Technical Program


Cooling of Electrical Motors


3.6 Case Studies: Aerodynamics



Lemgo - Germany
PRIES Alexander

Lemgo - Germany


The efficiency of electrical drives and motors can be enhanced by an efficient cooling. In this context the cooling of a three phase asynchronous motor, 2 pole, 1.3 kW, IE2, size 80 is exemplarily investigated. The cooling of the motor is by a radial impeller with straight blades on a plate. There are different sizes, shapes and numbers of the blades. There are different sizes and shapes for the plate. The (basically) cylindrical fan cover guides the airflow exiting the impeller in axial direction in order to cool the motor. Different geometries for radial impeller and fan cover were investigated in order to improve the motor cooling.
In experimental setups, the volume flow rate generated by the impeller as well as the motor temperature due to different efficiencies in cooling were investigated. Different commercial available impellers as well as own designs (produced by rapid prototyping (i.e. 3D printing)) were tested.
In numerical simulations (three dimensional transient incompressible Reynolds averaged Navier-Stokes (RANS) equations) the flow field for different impeller geometries was computed, looking for an optimal design for the motor cooling.
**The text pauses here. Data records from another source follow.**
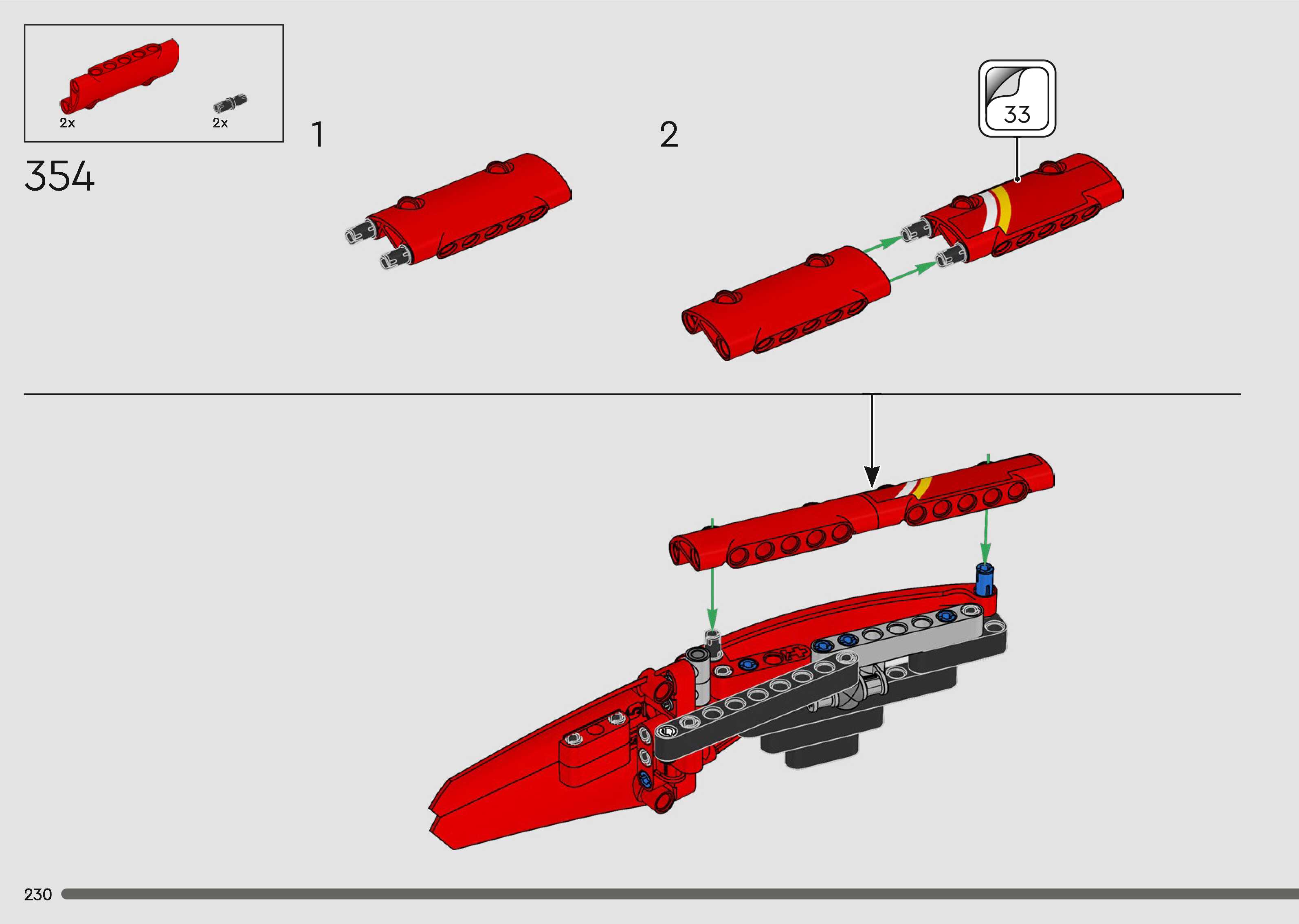 2x
2x
354
1
2
33
230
In addition the resulting flow field was analysed to get an insight into the evolving flow patterns.
If only the impeller geometry is analysed (the fan casing and end cap geometry are fixed), the most influential parameter is the impeller diameter: with increasing diameter the fan performance increases but also the gap between impeller and fan cover decreases thus decreasing the volume flow rate and cooling efficiency. A blade number of eleven seems optimal. The influence of the other geometric parameters (shape and size of blade and plate) is of secondary importance.
The analysis of the computed flow fields reveals the critical design parameters for the motor cooling: the flow is choked in the gap between impeller and fan cover and the gap between fan cover and motor casing (end cap). An optimisation of the motor cooling has to involve the redesign of the fan cover and motor casing in order to achieve a significant increase in cooling efficiency.